WHAT TO PRODUCE -> Under this line are the records; repeat exactly the lines starting at the one containing "CF礼包助手一键领取(CF可领取礼包)V1.1 安卓最新版2" and ending at the one containing "Стратегия электронного правительства", omitting pictures.

MATERIAL FOR THIS EXERCISE ->
== Segment start ==

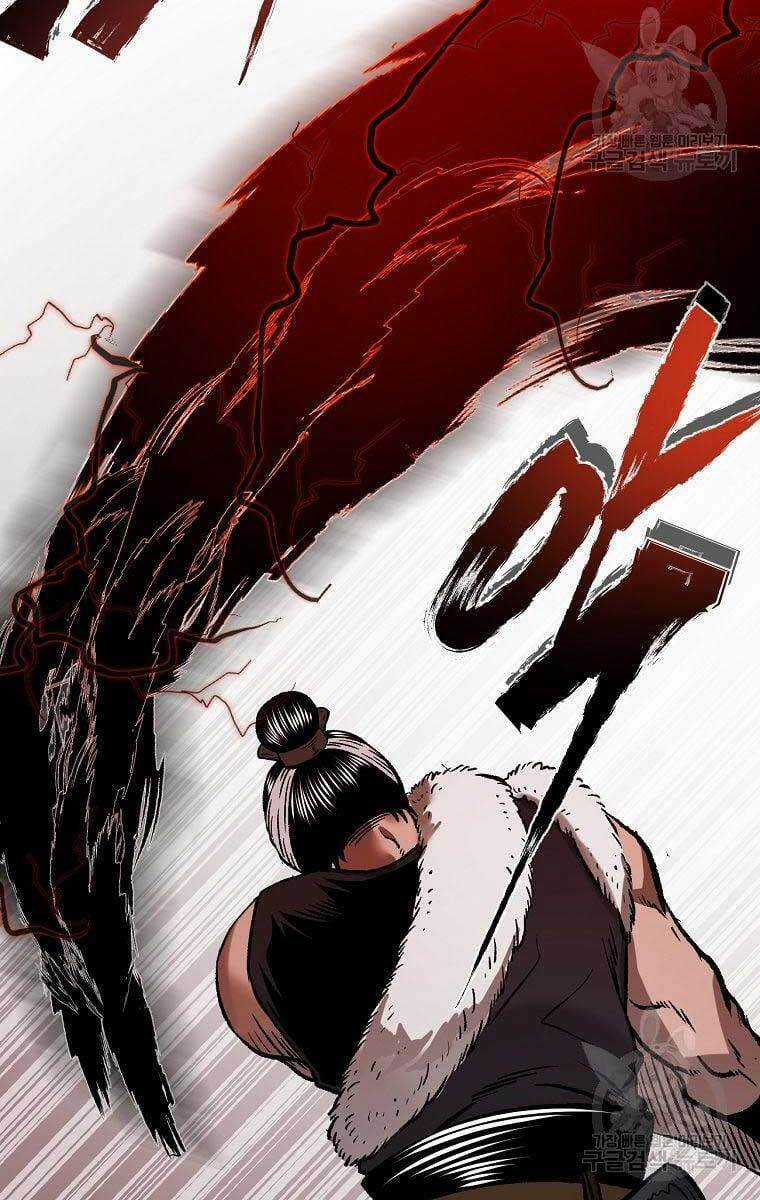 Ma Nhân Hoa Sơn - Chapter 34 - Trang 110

== Segment end ==
== Segment start ==

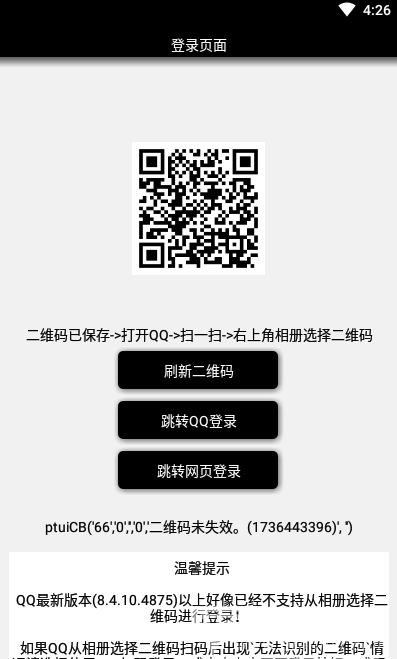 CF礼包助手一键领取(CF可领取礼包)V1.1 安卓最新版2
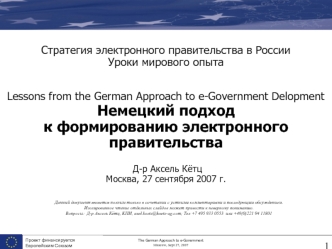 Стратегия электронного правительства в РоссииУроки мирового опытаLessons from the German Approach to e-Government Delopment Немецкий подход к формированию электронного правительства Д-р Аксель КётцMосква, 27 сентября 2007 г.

== Segment end ==

SOLUTION TO THIS PROBLEM ->
 CF礼包助手一键领取(CF可领取礼包)V1.1 安卓最新版2
 Стратегия электронного правительства в РоссииУроки мирового опытаLessons from the German Approach to e-Government Delopment Немецкий подход к формированию электронного правительства Д-р Аксель КётцMосква, 27 сентября 2007 г.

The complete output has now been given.